Neuroscience Graduate Group, University of Pennsylvania, Philadelphia, PA, USA.
Department of Bioengineering, University of Pennsylvania, Philadelphia, PA, USA.
Nat Neurosci. 2020 Aug;23(8):908-917. doi: 10.1038/s41593-020-0653-3. Epub 2020 Jun 15.
A group of neurons can generate patterns of activity that represent information about stimuli; subsequently, the group can transform and transmit activity patterns across synapses to spatially distributed areas. Recent studies in neuroscience have begun to independently address the two components of information processing: the representation of stimuli in neural activity and the transmission of information in networks that model neural interactions.

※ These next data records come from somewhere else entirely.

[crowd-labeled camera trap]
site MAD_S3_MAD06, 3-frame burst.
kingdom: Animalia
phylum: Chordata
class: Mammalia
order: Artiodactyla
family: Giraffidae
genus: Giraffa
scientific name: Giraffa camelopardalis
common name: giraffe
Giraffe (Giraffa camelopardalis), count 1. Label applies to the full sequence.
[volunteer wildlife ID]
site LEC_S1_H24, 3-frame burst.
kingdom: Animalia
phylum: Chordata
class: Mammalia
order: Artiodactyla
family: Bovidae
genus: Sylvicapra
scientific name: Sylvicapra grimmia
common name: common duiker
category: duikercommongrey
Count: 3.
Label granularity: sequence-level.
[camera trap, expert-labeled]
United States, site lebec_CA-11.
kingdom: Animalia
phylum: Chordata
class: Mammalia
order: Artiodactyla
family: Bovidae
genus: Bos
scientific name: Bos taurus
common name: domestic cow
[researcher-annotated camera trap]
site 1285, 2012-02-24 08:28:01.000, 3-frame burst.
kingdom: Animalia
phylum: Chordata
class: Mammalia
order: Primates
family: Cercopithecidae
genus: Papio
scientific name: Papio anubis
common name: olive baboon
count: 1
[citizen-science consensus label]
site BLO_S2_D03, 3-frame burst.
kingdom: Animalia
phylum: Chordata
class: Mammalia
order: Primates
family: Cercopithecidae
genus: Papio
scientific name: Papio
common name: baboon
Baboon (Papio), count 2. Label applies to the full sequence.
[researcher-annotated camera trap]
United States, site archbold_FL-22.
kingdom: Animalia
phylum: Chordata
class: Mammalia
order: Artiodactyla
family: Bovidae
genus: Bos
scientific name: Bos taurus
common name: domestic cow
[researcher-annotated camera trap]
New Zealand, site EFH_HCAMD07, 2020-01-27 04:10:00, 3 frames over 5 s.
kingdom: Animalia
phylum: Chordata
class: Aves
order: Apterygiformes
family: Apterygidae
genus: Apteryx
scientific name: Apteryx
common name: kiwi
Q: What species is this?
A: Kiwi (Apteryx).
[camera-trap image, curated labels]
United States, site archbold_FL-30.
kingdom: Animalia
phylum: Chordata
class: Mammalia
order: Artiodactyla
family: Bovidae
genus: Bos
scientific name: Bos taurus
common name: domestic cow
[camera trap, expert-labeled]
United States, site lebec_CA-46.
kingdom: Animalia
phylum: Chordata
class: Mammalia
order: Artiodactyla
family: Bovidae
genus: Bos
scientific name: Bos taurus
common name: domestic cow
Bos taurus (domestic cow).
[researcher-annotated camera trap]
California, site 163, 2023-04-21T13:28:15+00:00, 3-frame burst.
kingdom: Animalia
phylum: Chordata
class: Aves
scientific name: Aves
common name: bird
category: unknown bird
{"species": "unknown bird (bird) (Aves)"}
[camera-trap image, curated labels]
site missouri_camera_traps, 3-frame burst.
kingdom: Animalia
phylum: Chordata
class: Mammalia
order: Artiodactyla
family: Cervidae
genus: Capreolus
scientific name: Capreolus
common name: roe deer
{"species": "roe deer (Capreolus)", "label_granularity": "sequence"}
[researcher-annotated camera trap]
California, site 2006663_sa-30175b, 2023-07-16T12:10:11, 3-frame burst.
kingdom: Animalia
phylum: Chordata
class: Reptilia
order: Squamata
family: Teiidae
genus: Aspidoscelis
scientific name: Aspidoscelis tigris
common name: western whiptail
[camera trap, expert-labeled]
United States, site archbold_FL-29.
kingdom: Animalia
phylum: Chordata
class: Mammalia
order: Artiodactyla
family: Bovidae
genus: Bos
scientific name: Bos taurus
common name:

Yet only recently are studies seeking to link these two types of approaches. Here we briefly review the two separate bodies of literature; we then review the recent strides made to address this gap. We continue with a discussion of how patterns of activity evolve from one representation to another, forming dynamic representations that unfold on the underlying network. Our goal is to offer a holistic framework for understanding and describing neural information representation and transmission while revealing exciting frontiers for future research.
一组神经元可以产生活动模式,这些模式代表关于刺激的信息;随后,该组可以通过突触将活动模式转换和传输到空间分布的区域。最近的神经科学研究已经开始分别研究信息处理的两个组成部分:神经活动中的刺激表示和模拟神经相互作用的网络中的信息传输。然而,最近才开始研究将这两种方法联系起来。在这里,我们简要回顾了这两个独立的文献领域;然后,我们回顾了为解决这一差距而取得的最新进展。我们继续讨论活动模式如何从一种表示形式演变为另一种表示形式,形成在基础网络上展开的动态表示。我们的目标是提供一个整体框架来理解和描述神经信息表示和传输,同时揭示未来研究的令人兴奋的前沿。